September

When Jack and I went loose
toward the drainage pipe
ending in a cement and grated block
where the marsh grew thick
with cat tails.

I meant to tell you
years removed seeing them now
in cities removed that I'm sorry I left you there
and I'm sorry Jack left too
and I am sorry for every second you
waited while I ran home for a basketball.

I said I would be back in a flash
and I flashed as fast as a blink of an eye could go
when that eyelid was blinking on an eye too young to know.

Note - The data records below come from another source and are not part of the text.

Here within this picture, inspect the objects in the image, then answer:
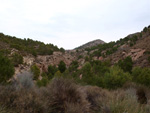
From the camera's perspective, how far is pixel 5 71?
17203 millimetres

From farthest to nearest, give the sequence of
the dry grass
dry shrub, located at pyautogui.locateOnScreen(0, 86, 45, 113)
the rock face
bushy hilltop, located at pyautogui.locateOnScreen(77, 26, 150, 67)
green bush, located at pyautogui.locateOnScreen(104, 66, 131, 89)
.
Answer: bushy hilltop, located at pyautogui.locateOnScreen(77, 26, 150, 67) < the rock face < green bush, located at pyautogui.locateOnScreen(104, 66, 131, 89) < the dry grass < dry shrub, located at pyautogui.locateOnScreen(0, 86, 45, 113)

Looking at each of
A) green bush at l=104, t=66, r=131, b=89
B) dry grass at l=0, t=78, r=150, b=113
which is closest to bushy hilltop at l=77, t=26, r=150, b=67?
green bush at l=104, t=66, r=131, b=89

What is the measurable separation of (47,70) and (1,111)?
39343 mm

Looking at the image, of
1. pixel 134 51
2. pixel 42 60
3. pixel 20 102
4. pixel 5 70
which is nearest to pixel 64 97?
pixel 20 102

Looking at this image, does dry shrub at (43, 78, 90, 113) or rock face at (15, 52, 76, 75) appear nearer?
dry shrub at (43, 78, 90, 113)

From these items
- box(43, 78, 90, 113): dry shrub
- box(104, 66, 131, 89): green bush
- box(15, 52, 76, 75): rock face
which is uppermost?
box(15, 52, 76, 75): rock face

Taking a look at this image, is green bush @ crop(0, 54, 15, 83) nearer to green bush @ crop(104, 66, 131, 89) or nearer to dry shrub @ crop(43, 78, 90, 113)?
dry shrub @ crop(43, 78, 90, 113)

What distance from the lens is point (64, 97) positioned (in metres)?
5.79

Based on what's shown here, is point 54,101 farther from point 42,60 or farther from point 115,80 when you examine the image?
point 42,60

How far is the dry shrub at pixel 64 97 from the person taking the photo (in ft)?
17.5

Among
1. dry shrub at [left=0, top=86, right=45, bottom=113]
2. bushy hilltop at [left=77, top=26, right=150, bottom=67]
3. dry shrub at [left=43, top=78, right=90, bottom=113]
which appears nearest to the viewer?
A: dry shrub at [left=0, top=86, right=45, bottom=113]

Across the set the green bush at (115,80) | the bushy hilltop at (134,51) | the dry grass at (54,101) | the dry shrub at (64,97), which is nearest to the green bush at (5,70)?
the dry grass at (54,101)

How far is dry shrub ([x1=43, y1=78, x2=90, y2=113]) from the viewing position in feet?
17.5

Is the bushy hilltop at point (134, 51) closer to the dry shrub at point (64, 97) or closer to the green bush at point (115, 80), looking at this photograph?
the green bush at point (115, 80)
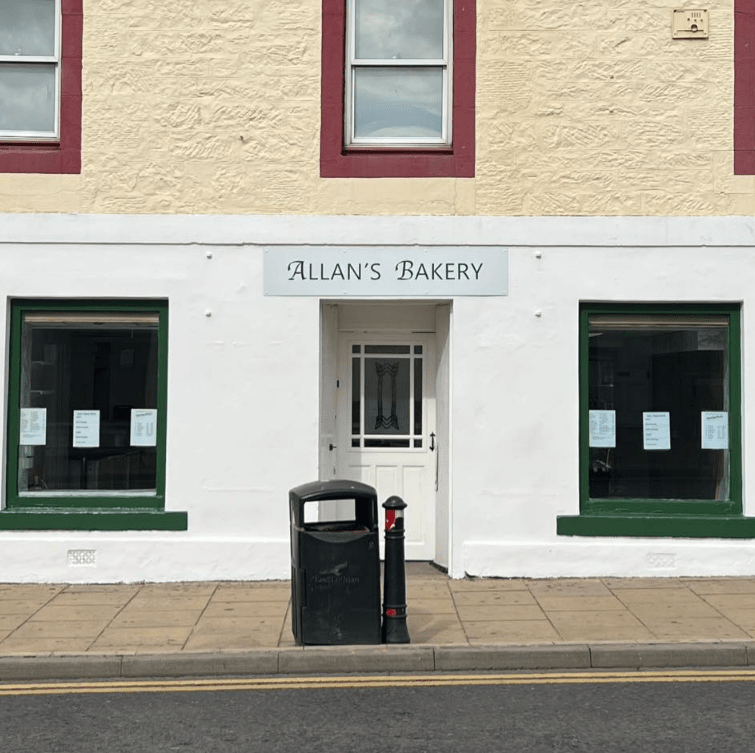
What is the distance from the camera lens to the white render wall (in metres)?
10.4

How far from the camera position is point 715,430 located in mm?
10648

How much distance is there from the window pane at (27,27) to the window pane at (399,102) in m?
3.13

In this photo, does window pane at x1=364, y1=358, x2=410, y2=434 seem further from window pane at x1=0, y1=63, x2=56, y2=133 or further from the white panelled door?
window pane at x1=0, y1=63, x2=56, y2=133

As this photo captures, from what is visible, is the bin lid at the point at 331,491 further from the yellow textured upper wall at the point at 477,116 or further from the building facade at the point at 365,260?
the yellow textured upper wall at the point at 477,116

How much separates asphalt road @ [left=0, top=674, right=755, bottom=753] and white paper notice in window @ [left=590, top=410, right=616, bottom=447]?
148 inches

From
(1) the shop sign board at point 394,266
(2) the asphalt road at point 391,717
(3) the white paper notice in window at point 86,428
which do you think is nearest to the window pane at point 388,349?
(1) the shop sign board at point 394,266

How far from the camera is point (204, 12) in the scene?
10.6 m

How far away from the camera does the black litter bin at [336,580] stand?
766cm

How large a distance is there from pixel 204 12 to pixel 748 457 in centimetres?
688

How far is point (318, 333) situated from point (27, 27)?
4.27 metres

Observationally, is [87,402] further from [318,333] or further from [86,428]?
[318,333]

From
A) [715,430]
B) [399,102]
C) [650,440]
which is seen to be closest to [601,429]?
[650,440]

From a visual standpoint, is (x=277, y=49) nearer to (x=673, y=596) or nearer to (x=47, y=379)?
(x=47, y=379)

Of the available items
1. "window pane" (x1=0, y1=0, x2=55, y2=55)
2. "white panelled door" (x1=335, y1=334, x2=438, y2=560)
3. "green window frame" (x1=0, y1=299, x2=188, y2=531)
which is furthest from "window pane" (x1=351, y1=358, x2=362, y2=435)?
"window pane" (x1=0, y1=0, x2=55, y2=55)
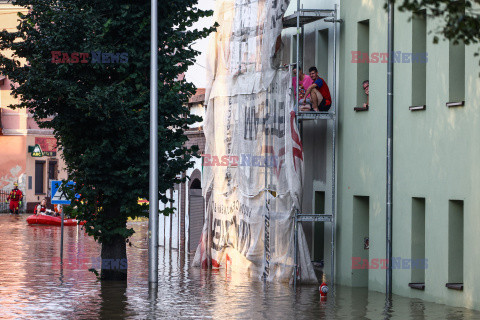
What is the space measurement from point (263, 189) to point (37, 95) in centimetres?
667

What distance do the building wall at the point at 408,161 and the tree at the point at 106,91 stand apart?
12.0 feet

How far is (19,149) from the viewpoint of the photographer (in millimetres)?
68562

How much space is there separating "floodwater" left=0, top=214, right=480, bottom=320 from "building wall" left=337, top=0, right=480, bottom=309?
0.77 metres

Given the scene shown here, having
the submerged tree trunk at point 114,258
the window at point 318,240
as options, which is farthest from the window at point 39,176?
the submerged tree trunk at point 114,258

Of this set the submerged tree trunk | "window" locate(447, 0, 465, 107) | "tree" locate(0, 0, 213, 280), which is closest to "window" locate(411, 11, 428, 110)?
"window" locate(447, 0, 465, 107)

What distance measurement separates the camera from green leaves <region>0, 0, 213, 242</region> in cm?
2180

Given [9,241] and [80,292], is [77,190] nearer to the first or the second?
[80,292]

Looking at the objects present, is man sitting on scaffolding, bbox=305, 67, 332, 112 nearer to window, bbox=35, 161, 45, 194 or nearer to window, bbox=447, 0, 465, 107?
window, bbox=447, 0, 465, 107

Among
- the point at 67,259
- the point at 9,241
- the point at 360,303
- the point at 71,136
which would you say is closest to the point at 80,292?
the point at 71,136

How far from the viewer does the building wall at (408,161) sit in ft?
63.0

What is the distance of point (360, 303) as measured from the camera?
2023cm

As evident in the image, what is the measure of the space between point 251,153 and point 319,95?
3118 millimetres

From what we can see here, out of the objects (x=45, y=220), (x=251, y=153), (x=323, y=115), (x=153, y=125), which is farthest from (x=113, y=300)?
(x=45, y=220)

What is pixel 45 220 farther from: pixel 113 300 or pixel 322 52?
pixel 113 300
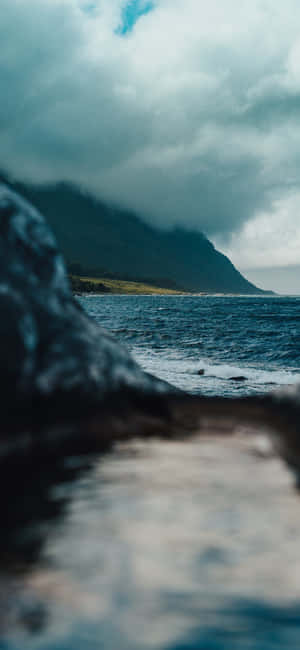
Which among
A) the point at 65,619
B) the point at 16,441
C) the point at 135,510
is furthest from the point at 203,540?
the point at 16,441

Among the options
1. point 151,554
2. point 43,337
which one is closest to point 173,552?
point 151,554

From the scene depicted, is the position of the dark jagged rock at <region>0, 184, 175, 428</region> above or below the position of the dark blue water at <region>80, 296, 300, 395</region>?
above

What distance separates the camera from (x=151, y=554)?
10.1 ft

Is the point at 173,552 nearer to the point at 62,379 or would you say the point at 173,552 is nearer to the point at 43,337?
the point at 62,379

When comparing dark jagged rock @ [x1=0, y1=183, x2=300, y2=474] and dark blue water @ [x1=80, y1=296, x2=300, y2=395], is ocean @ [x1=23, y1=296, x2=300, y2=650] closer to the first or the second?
dark jagged rock @ [x1=0, y1=183, x2=300, y2=474]

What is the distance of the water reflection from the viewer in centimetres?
259

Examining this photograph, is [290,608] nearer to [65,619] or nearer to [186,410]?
[65,619]

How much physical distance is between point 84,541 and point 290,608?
1585mm

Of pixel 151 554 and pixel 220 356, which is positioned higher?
pixel 151 554

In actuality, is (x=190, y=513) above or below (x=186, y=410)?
below

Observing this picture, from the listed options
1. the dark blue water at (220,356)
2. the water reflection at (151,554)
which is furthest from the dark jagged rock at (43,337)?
the dark blue water at (220,356)

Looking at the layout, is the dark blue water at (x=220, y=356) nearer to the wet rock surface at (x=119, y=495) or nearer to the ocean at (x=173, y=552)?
the wet rock surface at (x=119, y=495)

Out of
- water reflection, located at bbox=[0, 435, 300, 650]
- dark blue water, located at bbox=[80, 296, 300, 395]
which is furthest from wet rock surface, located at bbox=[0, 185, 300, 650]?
dark blue water, located at bbox=[80, 296, 300, 395]

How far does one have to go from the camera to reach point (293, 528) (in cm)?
337
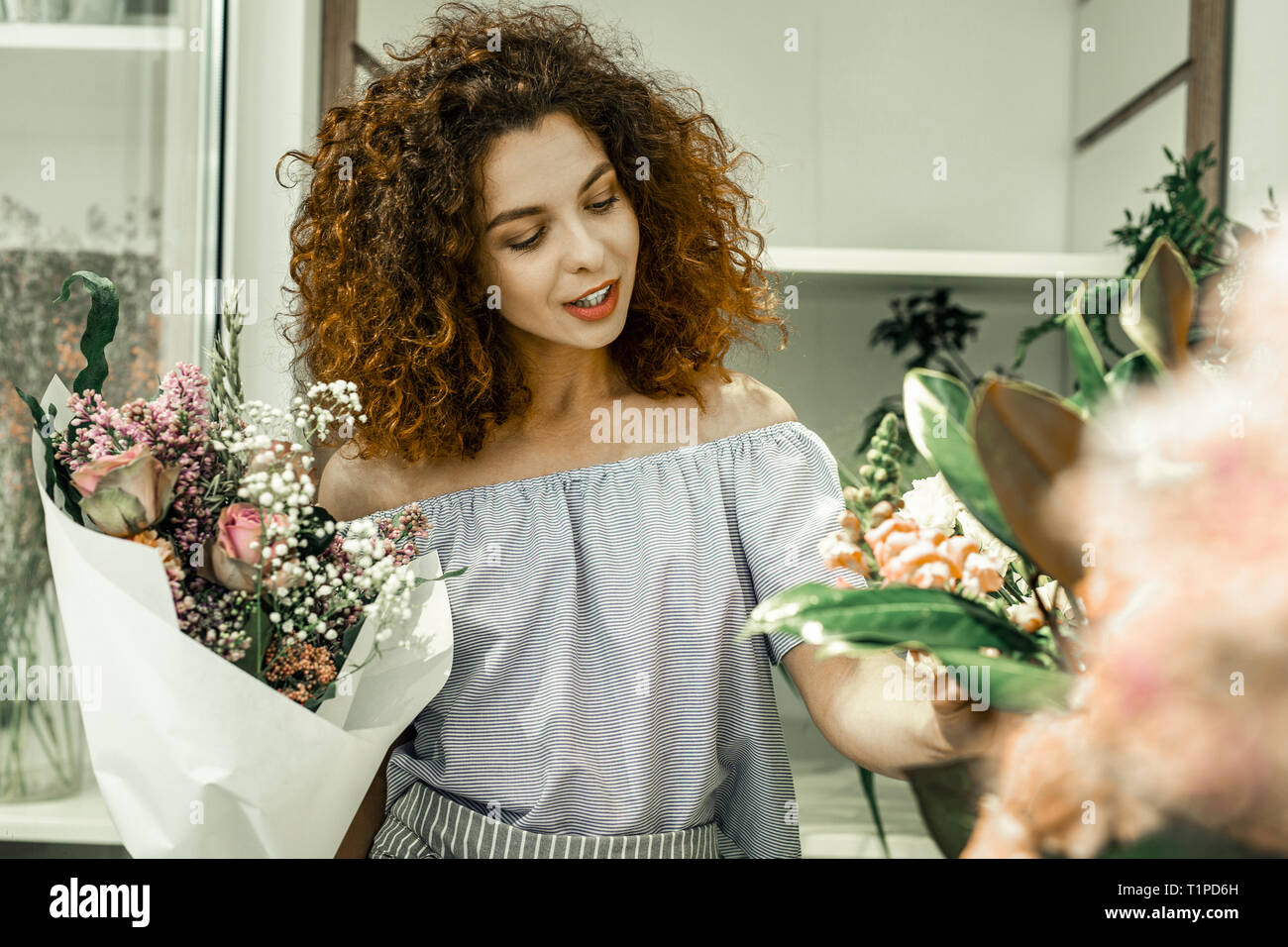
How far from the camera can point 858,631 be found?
1.07 feet

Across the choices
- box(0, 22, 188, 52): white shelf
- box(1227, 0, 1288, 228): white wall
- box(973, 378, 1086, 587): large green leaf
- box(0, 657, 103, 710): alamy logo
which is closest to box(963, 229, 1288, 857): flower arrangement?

Remember how the tree tops tickled and licked
at the big sky bowl
that day in September when the trees begin to remember
last years and fast water and melt water and
snows?

It is strange how our birthdays lined up
with so much
pain.
Let's go.  Let's run.  Let's forget
where we've already been and go there again,
like the two foot dirt ramp was the first time and
the four feet from the porch to the ground
was the first time we felt weightless.

Snow is on my eyelash again.
I'm thinking of
middle grounds and clapped hands and
Jack tearing toward us, paws in a fury for home.
I lace up my good boots and pick out my good knife
and pat my good pack of smokes
in my back pocket.  I pick out my good scarf
and think about how you used to smile
when you knew I knew I looked good.
My wallet fits the front and my quarters go
easy into my coin pocket and my socks are just.

I wish we could
smell the same fire.
Miles apart and still burning and waiting
for the leaves to turn.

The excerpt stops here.